■ **REQUIRED TASK**: All lines from the line containing "How far from the camera is" up to and including the last line of the listing below should be echoed exactly; no other lines belong in the response.

■ **DATA SHOWN**:

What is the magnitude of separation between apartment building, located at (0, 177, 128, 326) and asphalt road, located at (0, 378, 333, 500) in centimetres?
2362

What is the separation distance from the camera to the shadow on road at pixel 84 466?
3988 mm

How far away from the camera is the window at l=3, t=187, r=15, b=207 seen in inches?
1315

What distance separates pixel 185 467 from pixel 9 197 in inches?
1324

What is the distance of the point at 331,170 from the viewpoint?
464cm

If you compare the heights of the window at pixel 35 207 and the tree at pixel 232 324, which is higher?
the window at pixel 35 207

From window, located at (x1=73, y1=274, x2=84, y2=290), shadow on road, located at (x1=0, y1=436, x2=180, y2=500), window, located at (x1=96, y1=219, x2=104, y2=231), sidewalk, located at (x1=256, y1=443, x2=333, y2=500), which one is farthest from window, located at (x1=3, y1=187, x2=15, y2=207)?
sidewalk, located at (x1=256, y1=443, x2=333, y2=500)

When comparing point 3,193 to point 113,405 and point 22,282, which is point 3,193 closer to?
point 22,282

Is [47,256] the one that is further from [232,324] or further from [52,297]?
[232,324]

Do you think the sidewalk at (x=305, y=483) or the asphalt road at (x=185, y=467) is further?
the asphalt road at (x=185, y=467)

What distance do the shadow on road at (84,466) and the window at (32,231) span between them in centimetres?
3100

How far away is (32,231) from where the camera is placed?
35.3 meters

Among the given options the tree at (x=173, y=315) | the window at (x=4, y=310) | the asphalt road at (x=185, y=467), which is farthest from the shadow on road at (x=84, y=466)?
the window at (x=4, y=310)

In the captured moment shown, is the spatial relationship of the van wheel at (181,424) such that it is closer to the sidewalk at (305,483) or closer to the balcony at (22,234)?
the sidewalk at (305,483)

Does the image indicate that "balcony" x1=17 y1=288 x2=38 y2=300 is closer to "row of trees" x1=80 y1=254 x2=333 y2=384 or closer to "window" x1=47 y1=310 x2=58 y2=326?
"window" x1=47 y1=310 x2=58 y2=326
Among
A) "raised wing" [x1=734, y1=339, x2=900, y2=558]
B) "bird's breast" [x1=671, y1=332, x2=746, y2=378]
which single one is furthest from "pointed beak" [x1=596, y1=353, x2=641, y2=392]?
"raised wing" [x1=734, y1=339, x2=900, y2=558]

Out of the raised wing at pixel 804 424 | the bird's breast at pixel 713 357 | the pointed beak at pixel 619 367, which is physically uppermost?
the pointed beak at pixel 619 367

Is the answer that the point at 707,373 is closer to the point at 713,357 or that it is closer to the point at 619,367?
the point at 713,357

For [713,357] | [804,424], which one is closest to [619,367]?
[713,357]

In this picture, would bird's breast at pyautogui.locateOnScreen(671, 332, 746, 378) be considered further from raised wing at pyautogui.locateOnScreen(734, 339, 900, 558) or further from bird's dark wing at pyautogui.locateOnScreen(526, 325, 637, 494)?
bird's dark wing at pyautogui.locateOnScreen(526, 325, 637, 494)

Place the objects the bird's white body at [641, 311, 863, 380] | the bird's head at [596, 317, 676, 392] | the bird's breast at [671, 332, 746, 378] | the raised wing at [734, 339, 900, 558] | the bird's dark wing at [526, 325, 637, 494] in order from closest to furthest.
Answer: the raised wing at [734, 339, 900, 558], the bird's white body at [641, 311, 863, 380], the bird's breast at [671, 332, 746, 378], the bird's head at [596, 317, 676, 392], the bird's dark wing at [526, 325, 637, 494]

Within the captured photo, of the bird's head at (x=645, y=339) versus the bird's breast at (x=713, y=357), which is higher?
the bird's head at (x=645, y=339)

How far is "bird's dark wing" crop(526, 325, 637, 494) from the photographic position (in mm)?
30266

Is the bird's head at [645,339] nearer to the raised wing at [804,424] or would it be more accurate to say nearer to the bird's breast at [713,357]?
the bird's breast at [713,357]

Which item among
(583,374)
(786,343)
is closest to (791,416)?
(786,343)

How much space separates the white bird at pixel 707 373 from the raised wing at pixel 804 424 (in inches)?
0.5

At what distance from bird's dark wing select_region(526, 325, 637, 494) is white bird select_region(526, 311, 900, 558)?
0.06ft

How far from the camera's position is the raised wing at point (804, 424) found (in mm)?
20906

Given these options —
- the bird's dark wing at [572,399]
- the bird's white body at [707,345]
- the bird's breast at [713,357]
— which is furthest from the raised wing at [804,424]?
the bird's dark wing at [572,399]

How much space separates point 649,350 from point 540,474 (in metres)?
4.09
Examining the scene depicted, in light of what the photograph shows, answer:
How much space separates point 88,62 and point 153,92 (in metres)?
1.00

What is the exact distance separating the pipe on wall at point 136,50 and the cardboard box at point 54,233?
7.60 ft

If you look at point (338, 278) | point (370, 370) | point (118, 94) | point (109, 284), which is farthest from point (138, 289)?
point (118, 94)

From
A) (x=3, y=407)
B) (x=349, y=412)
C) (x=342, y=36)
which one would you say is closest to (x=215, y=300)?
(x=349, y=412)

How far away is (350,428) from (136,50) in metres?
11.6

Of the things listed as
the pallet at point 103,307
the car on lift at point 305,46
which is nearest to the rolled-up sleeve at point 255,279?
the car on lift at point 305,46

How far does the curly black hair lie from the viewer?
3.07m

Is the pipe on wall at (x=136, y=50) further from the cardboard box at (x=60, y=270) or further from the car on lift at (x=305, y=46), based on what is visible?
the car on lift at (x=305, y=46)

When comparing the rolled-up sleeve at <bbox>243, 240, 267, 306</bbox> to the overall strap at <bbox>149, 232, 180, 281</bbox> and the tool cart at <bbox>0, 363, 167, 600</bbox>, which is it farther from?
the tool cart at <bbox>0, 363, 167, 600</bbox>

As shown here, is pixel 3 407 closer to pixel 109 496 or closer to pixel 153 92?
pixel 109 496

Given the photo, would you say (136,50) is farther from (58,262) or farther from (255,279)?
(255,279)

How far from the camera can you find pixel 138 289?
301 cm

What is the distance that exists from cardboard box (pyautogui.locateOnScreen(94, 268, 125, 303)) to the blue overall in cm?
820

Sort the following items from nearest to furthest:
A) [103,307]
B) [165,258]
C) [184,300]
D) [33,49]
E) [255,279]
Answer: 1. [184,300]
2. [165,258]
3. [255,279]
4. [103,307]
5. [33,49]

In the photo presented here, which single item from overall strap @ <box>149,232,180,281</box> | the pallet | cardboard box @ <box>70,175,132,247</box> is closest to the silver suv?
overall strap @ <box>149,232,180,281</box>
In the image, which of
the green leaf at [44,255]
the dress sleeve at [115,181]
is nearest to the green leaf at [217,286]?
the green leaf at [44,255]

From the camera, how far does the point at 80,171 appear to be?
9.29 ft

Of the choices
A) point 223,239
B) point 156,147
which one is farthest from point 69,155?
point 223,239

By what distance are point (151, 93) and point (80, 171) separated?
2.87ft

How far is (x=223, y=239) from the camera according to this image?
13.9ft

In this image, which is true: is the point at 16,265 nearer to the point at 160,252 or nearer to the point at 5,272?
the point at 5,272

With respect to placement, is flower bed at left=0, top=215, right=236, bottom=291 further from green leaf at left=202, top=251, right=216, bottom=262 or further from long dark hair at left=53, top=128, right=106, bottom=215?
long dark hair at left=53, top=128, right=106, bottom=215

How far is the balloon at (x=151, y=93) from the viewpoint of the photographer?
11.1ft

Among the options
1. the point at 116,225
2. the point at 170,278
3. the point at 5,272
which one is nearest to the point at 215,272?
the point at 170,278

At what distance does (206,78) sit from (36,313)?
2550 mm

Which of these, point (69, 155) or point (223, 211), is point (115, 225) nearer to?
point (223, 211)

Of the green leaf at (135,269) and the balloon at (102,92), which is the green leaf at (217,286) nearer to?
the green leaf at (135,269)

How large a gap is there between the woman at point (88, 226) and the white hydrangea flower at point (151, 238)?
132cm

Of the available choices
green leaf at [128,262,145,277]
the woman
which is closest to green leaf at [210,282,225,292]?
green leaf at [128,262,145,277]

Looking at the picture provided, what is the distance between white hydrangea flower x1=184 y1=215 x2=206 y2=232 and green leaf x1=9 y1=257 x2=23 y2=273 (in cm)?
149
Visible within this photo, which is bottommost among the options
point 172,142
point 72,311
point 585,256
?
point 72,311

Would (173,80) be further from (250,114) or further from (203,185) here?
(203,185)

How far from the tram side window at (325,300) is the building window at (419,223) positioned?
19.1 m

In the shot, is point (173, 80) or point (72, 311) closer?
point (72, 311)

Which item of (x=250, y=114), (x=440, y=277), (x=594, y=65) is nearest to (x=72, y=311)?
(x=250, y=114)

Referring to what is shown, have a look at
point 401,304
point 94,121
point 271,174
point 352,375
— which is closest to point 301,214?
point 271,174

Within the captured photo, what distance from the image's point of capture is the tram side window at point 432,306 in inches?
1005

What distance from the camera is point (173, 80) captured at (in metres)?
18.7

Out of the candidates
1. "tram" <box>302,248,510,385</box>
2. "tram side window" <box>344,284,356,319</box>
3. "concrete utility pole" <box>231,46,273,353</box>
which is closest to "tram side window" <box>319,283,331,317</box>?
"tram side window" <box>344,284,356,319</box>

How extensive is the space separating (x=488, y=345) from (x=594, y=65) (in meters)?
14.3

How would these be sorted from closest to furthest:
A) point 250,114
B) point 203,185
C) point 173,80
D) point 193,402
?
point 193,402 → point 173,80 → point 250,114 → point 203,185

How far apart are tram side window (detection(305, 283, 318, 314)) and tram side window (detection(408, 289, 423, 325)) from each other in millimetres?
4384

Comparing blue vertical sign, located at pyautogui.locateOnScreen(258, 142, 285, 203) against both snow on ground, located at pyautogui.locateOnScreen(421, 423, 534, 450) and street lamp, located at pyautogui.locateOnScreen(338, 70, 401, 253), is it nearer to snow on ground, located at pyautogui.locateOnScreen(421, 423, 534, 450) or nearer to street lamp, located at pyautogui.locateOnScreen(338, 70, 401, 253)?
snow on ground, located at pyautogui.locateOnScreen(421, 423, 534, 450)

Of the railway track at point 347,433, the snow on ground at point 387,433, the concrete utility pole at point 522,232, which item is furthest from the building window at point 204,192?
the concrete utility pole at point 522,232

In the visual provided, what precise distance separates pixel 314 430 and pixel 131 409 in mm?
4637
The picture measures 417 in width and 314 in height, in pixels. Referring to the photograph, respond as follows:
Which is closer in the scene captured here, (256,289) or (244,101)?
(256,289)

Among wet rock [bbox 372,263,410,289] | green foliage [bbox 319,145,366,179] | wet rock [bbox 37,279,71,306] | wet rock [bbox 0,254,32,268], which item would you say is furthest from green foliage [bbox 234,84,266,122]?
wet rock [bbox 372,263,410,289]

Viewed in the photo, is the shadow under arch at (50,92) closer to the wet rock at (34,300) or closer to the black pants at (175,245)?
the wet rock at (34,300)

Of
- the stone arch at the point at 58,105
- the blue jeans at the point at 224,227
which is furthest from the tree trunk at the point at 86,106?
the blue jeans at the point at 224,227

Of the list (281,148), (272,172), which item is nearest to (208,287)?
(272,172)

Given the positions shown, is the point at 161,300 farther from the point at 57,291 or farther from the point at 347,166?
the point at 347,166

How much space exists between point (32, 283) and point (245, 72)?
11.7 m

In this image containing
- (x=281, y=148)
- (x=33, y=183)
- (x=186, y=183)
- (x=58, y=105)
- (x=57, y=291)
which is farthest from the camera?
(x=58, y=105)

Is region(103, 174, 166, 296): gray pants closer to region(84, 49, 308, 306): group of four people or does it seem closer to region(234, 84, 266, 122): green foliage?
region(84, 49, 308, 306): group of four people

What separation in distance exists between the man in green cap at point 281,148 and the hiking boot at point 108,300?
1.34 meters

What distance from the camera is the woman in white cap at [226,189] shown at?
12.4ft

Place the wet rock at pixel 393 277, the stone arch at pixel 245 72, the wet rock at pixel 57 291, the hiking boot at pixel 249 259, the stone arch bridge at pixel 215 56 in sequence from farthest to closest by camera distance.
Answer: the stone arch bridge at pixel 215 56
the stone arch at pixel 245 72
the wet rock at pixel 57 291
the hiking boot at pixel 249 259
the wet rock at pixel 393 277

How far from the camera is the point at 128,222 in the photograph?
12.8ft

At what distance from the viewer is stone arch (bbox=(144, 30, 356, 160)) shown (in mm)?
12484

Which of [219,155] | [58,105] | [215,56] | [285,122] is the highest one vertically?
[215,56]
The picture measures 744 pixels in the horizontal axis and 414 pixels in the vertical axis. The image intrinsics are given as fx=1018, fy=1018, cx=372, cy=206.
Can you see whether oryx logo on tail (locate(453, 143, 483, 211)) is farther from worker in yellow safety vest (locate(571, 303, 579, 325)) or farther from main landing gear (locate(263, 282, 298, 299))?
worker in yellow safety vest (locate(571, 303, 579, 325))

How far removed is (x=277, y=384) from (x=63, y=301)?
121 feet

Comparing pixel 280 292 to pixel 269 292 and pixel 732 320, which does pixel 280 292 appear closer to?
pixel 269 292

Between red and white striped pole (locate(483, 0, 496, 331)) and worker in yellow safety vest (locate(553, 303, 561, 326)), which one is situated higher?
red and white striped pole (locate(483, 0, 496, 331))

■ **RESPONSE FOR THIS EXERCISE**:
How far from the camera is the point at 128,222 in the photograph?
12.8ft

At what distance from the viewer is stone arch (bbox=(144, 30, 356, 160)) shown (in mm)?
12484

Which of [219,155] | [58,105] | [215,56] | [285,122] is the highest one vertically?
[215,56]
The picture measures 744 pixels in the horizontal axis and 414 pixels in the vertical axis. The image intrinsics are given as fx=1018, fy=1018, cx=372, cy=206.
Can you see whether oryx logo on tail (locate(453, 143, 483, 211)) is farther from worker in yellow safety vest (locate(571, 303, 579, 325)) or farther from main landing gear (locate(263, 282, 298, 299))?
worker in yellow safety vest (locate(571, 303, 579, 325))

How far removed is (x=277, y=384) from (x=63, y=301)?
121 feet

Comparing pixel 280 292 to pixel 269 292 and pixel 732 320, which does pixel 280 292 appear closer to?
pixel 269 292

Between red and white striped pole (locate(483, 0, 496, 331)) and worker in yellow safety vest (locate(553, 303, 561, 326)), which one is situated higher?
red and white striped pole (locate(483, 0, 496, 331))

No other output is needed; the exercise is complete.